- _Objective_: Which lines of the records contain the string "instances"? Extract every one of them in full.

- _Record list_:
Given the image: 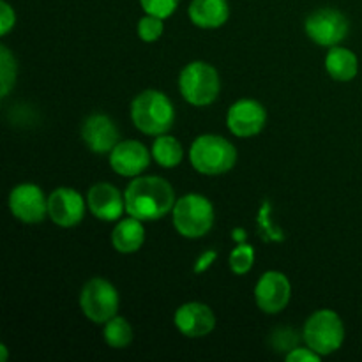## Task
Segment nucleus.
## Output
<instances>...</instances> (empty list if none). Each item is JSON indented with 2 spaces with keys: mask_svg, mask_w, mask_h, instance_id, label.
I'll return each mask as SVG.
<instances>
[{
  "mask_svg": "<svg viewBox=\"0 0 362 362\" xmlns=\"http://www.w3.org/2000/svg\"><path fill=\"white\" fill-rule=\"evenodd\" d=\"M126 211L140 221H156L173 211L175 193L163 177H138L131 180L126 193Z\"/></svg>",
  "mask_w": 362,
  "mask_h": 362,
  "instance_id": "1",
  "label": "nucleus"
},
{
  "mask_svg": "<svg viewBox=\"0 0 362 362\" xmlns=\"http://www.w3.org/2000/svg\"><path fill=\"white\" fill-rule=\"evenodd\" d=\"M131 119L145 134L159 136L170 131L175 120L172 101L159 90H145L131 105Z\"/></svg>",
  "mask_w": 362,
  "mask_h": 362,
  "instance_id": "2",
  "label": "nucleus"
},
{
  "mask_svg": "<svg viewBox=\"0 0 362 362\" xmlns=\"http://www.w3.org/2000/svg\"><path fill=\"white\" fill-rule=\"evenodd\" d=\"M189 159L197 172L204 175H221L233 168L237 151L219 134H202L191 145Z\"/></svg>",
  "mask_w": 362,
  "mask_h": 362,
  "instance_id": "3",
  "label": "nucleus"
},
{
  "mask_svg": "<svg viewBox=\"0 0 362 362\" xmlns=\"http://www.w3.org/2000/svg\"><path fill=\"white\" fill-rule=\"evenodd\" d=\"M173 225L187 239L204 237L214 225V207L205 197L191 193L175 202Z\"/></svg>",
  "mask_w": 362,
  "mask_h": 362,
  "instance_id": "4",
  "label": "nucleus"
},
{
  "mask_svg": "<svg viewBox=\"0 0 362 362\" xmlns=\"http://www.w3.org/2000/svg\"><path fill=\"white\" fill-rule=\"evenodd\" d=\"M219 74L211 64L191 62L182 69L179 78L180 94L194 106H207L219 94Z\"/></svg>",
  "mask_w": 362,
  "mask_h": 362,
  "instance_id": "5",
  "label": "nucleus"
},
{
  "mask_svg": "<svg viewBox=\"0 0 362 362\" xmlns=\"http://www.w3.org/2000/svg\"><path fill=\"white\" fill-rule=\"evenodd\" d=\"M345 339V327L338 313L322 310L311 315L304 325V341L320 356H329L341 349Z\"/></svg>",
  "mask_w": 362,
  "mask_h": 362,
  "instance_id": "6",
  "label": "nucleus"
},
{
  "mask_svg": "<svg viewBox=\"0 0 362 362\" xmlns=\"http://www.w3.org/2000/svg\"><path fill=\"white\" fill-rule=\"evenodd\" d=\"M80 306L85 317L94 324H106L119 310V293L110 281L103 278H92L85 283L80 296Z\"/></svg>",
  "mask_w": 362,
  "mask_h": 362,
  "instance_id": "7",
  "label": "nucleus"
},
{
  "mask_svg": "<svg viewBox=\"0 0 362 362\" xmlns=\"http://www.w3.org/2000/svg\"><path fill=\"white\" fill-rule=\"evenodd\" d=\"M349 20L339 11L325 7L311 13L306 20V34L320 46H336L349 35Z\"/></svg>",
  "mask_w": 362,
  "mask_h": 362,
  "instance_id": "8",
  "label": "nucleus"
},
{
  "mask_svg": "<svg viewBox=\"0 0 362 362\" xmlns=\"http://www.w3.org/2000/svg\"><path fill=\"white\" fill-rule=\"evenodd\" d=\"M9 209L20 221L35 225L48 214V200L35 184H20L9 194Z\"/></svg>",
  "mask_w": 362,
  "mask_h": 362,
  "instance_id": "9",
  "label": "nucleus"
},
{
  "mask_svg": "<svg viewBox=\"0 0 362 362\" xmlns=\"http://www.w3.org/2000/svg\"><path fill=\"white\" fill-rule=\"evenodd\" d=\"M267 120L265 108L255 99H240L233 103L226 115V124L228 129L235 136L251 138L260 133Z\"/></svg>",
  "mask_w": 362,
  "mask_h": 362,
  "instance_id": "10",
  "label": "nucleus"
},
{
  "mask_svg": "<svg viewBox=\"0 0 362 362\" xmlns=\"http://www.w3.org/2000/svg\"><path fill=\"white\" fill-rule=\"evenodd\" d=\"M290 281L285 274L278 271H269L258 279L255 288V299L258 308L265 313H279L290 300Z\"/></svg>",
  "mask_w": 362,
  "mask_h": 362,
  "instance_id": "11",
  "label": "nucleus"
},
{
  "mask_svg": "<svg viewBox=\"0 0 362 362\" xmlns=\"http://www.w3.org/2000/svg\"><path fill=\"white\" fill-rule=\"evenodd\" d=\"M48 214L55 225L76 226L85 216L83 197L71 187H59L48 197Z\"/></svg>",
  "mask_w": 362,
  "mask_h": 362,
  "instance_id": "12",
  "label": "nucleus"
},
{
  "mask_svg": "<svg viewBox=\"0 0 362 362\" xmlns=\"http://www.w3.org/2000/svg\"><path fill=\"white\" fill-rule=\"evenodd\" d=\"M81 138H83V141L92 152L106 154V152H112L115 145L119 144L120 133L119 127L115 126V122L108 115L94 113L83 122Z\"/></svg>",
  "mask_w": 362,
  "mask_h": 362,
  "instance_id": "13",
  "label": "nucleus"
},
{
  "mask_svg": "<svg viewBox=\"0 0 362 362\" xmlns=\"http://www.w3.org/2000/svg\"><path fill=\"white\" fill-rule=\"evenodd\" d=\"M151 163L147 147L136 140L120 141L110 152V165L113 172L122 177H138Z\"/></svg>",
  "mask_w": 362,
  "mask_h": 362,
  "instance_id": "14",
  "label": "nucleus"
},
{
  "mask_svg": "<svg viewBox=\"0 0 362 362\" xmlns=\"http://www.w3.org/2000/svg\"><path fill=\"white\" fill-rule=\"evenodd\" d=\"M175 325L187 338H204L216 327V317L207 304L187 303L177 310Z\"/></svg>",
  "mask_w": 362,
  "mask_h": 362,
  "instance_id": "15",
  "label": "nucleus"
},
{
  "mask_svg": "<svg viewBox=\"0 0 362 362\" xmlns=\"http://www.w3.org/2000/svg\"><path fill=\"white\" fill-rule=\"evenodd\" d=\"M87 205L92 214L101 221H115L126 211V198L112 184L99 182L88 191Z\"/></svg>",
  "mask_w": 362,
  "mask_h": 362,
  "instance_id": "16",
  "label": "nucleus"
},
{
  "mask_svg": "<svg viewBox=\"0 0 362 362\" xmlns=\"http://www.w3.org/2000/svg\"><path fill=\"white\" fill-rule=\"evenodd\" d=\"M230 7L226 0H193L189 4V18L200 28H218L226 23Z\"/></svg>",
  "mask_w": 362,
  "mask_h": 362,
  "instance_id": "17",
  "label": "nucleus"
},
{
  "mask_svg": "<svg viewBox=\"0 0 362 362\" xmlns=\"http://www.w3.org/2000/svg\"><path fill=\"white\" fill-rule=\"evenodd\" d=\"M145 240V228L140 219L129 216L127 219L117 223L112 233V244L119 253H134L141 247Z\"/></svg>",
  "mask_w": 362,
  "mask_h": 362,
  "instance_id": "18",
  "label": "nucleus"
},
{
  "mask_svg": "<svg viewBox=\"0 0 362 362\" xmlns=\"http://www.w3.org/2000/svg\"><path fill=\"white\" fill-rule=\"evenodd\" d=\"M325 69L334 80L350 81L357 76L359 62H357L356 53L350 52L349 48L332 46V49L325 57Z\"/></svg>",
  "mask_w": 362,
  "mask_h": 362,
  "instance_id": "19",
  "label": "nucleus"
},
{
  "mask_svg": "<svg viewBox=\"0 0 362 362\" xmlns=\"http://www.w3.org/2000/svg\"><path fill=\"white\" fill-rule=\"evenodd\" d=\"M152 156L161 165L163 168H175L182 161V145L179 140L173 136H166V134H159L152 144Z\"/></svg>",
  "mask_w": 362,
  "mask_h": 362,
  "instance_id": "20",
  "label": "nucleus"
},
{
  "mask_svg": "<svg viewBox=\"0 0 362 362\" xmlns=\"http://www.w3.org/2000/svg\"><path fill=\"white\" fill-rule=\"evenodd\" d=\"M105 339L112 349H126L133 341V329L127 324L126 318L115 315L112 320L106 322Z\"/></svg>",
  "mask_w": 362,
  "mask_h": 362,
  "instance_id": "21",
  "label": "nucleus"
},
{
  "mask_svg": "<svg viewBox=\"0 0 362 362\" xmlns=\"http://www.w3.org/2000/svg\"><path fill=\"white\" fill-rule=\"evenodd\" d=\"M14 81H16V59L6 46H0V95L2 98L9 94Z\"/></svg>",
  "mask_w": 362,
  "mask_h": 362,
  "instance_id": "22",
  "label": "nucleus"
},
{
  "mask_svg": "<svg viewBox=\"0 0 362 362\" xmlns=\"http://www.w3.org/2000/svg\"><path fill=\"white\" fill-rule=\"evenodd\" d=\"M255 262V251L253 247L247 246V244H240L230 255V269H232L235 274H246L250 272V269L253 267Z\"/></svg>",
  "mask_w": 362,
  "mask_h": 362,
  "instance_id": "23",
  "label": "nucleus"
},
{
  "mask_svg": "<svg viewBox=\"0 0 362 362\" xmlns=\"http://www.w3.org/2000/svg\"><path fill=\"white\" fill-rule=\"evenodd\" d=\"M163 30H165L163 18L147 14V16H144L140 21H138V35H140L141 41L145 42L158 41V39L161 37Z\"/></svg>",
  "mask_w": 362,
  "mask_h": 362,
  "instance_id": "24",
  "label": "nucleus"
},
{
  "mask_svg": "<svg viewBox=\"0 0 362 362\" xmlns=\"http://www.w3.org/2000/svg\"><path fill=\"white\" fill-rule=\"evenodd\" d=\"M140 4L147 14L165 20V18L172 16L175 13L179 0H140Z\"/></svg>",
  "mask_w": 362,
  "mask_h": 362,
  "instance_id": "25",
  "label": "nucleus"
},
{
  "mask_svg": "<svg viewBox=\"0 0 362 362\" xmlns=\"http://www.w3.org/2000/svg\"><path fill=\"white\" fill-rule=\"evenodd\" d=\"M16 23V14L7 2H0V34L6 35Z\"/></svg>",
  "mask_w": 362,
  "mask_h": 362,
  "instance_id": "26",
  "label": "nucleus"
},
{
  "mask_svg": "<svg viewBox=\"0 0 362 362\" xmlns=\"http://www.w3.org/2000/svg\"><path fill=\"white\" fill-rule=\"evenodd\" d=\"M286 361L288 362H318L320 361V354H317L315 350L308 349H293L286 354Z\"/></svg>",
  "mask_w": 362,
  "mask_h": 362,
  "instance_id": "27",
  "label": "nucleus"
},
{
  "mask_svg": "<svg viewBox=\"0 0 362 362\" xmlns=\"http://www.w3.org/2000/svg\"><path fill=\"white\" fill-rule=\"evenodd\" d=\"M216 257H218V253H216V251H207V253L202 255V257L198 258L197 267H194V272H204L205 269H207L209 265H211L212 262L216 260Z\"/></svg>",
  "mask_w": 362,
  "mask_h": 362,
  "instance_id": "28",
  "label": "nucleus"
},
{
  "mask_svg": "<svg viewBox=\"0 0 362 362\" xmlns=\"http://www.w3.org/2000/svg\"><path fill=\"white\" fill-rule=\"evenodd\" d=\"M0 354H2V357H0V361L6 362V361H7V346H6V345H0Z\"/></svg>",
  "mask_w": 362,
  "mask_h": 362,
  "instance_id": "29",
  "label": "nucleus"
}]
</instances>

- _Task response_:
<instances>...</instances> (empty list if none). Each item is JSON indented with 2 spaces with keys: mask_svg, mask_w, mask_h, instance_id, label.
<instances>
</instances>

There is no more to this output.